TASK BRIEF: The expected result is an exact restatement of the data, free of pictures.

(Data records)
◆ ◆ ◆

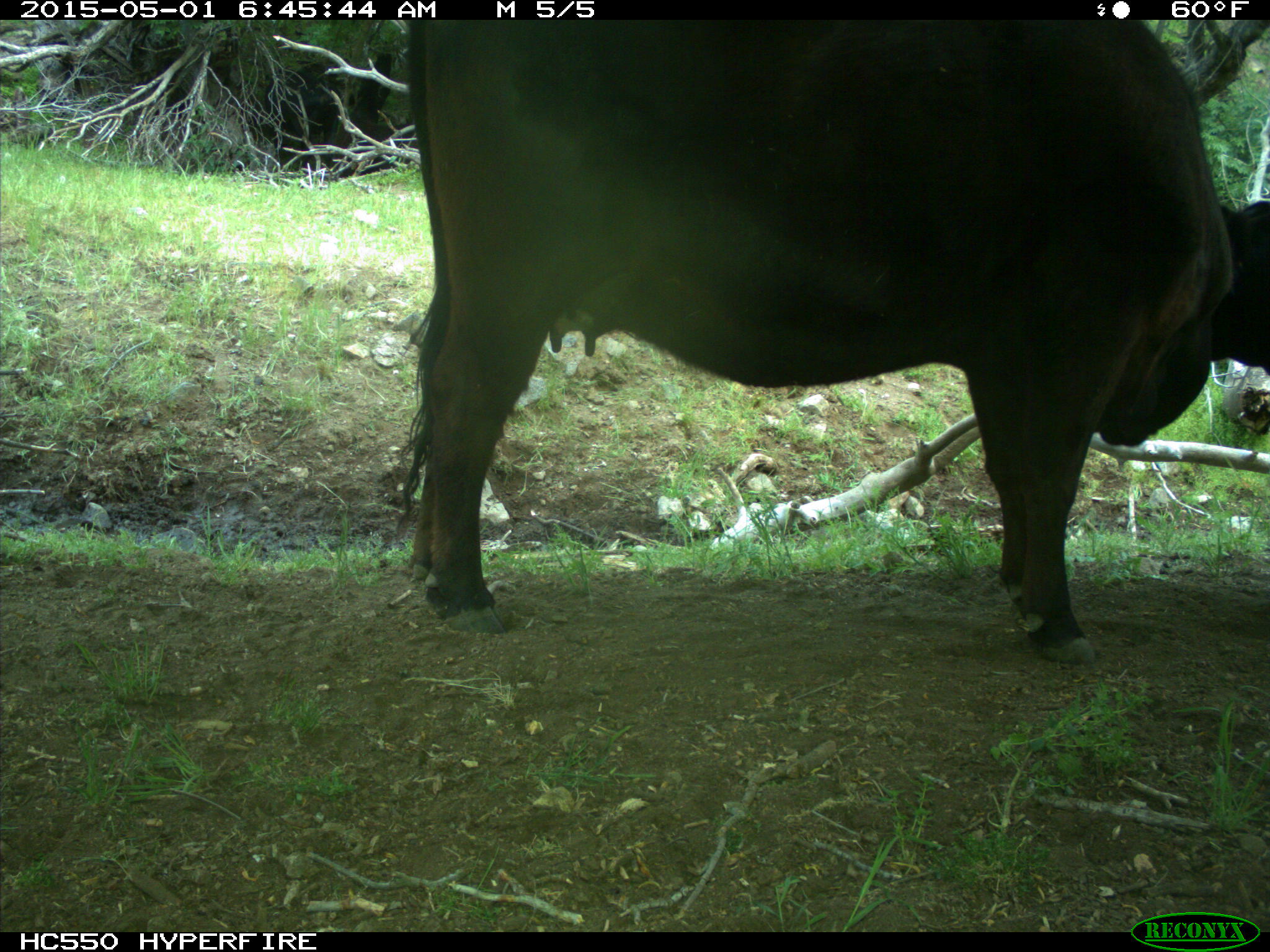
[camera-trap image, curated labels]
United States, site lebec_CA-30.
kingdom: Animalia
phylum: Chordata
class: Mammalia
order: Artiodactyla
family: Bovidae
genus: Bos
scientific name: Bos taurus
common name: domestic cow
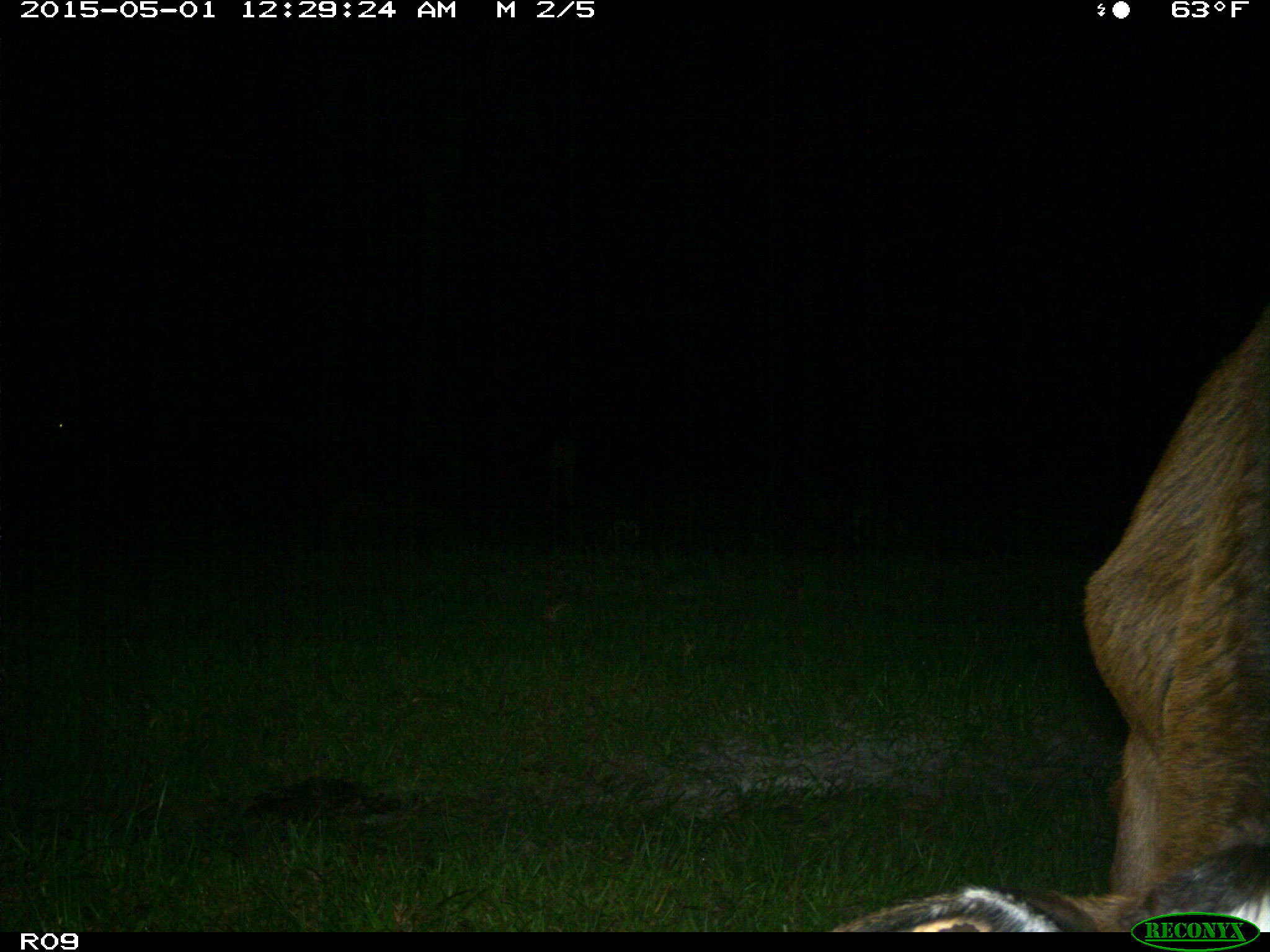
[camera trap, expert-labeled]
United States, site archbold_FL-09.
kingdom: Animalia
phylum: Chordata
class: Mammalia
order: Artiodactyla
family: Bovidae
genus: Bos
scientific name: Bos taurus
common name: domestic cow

◆ ◆ ◆

RESPONSE:
[camera-trap image, curated labels]
United States, site lebec_CA-30.
kingdom: Animalia
phylum: Chordata
class: Mammalia
order: Artiodactyla
family: Bovidae
genus: Bos
scientific name: Bos taurus
common name: domestic cow
[camera trap, expert-labeled]
United States, site archbold_FL-09.
kingdom: Animalia
phylum: Chordata
class: Mammalia
order: Artiodactyla
family: Bovidae
genus: Bos
scientific name: Bos taurus
common name: domestic cow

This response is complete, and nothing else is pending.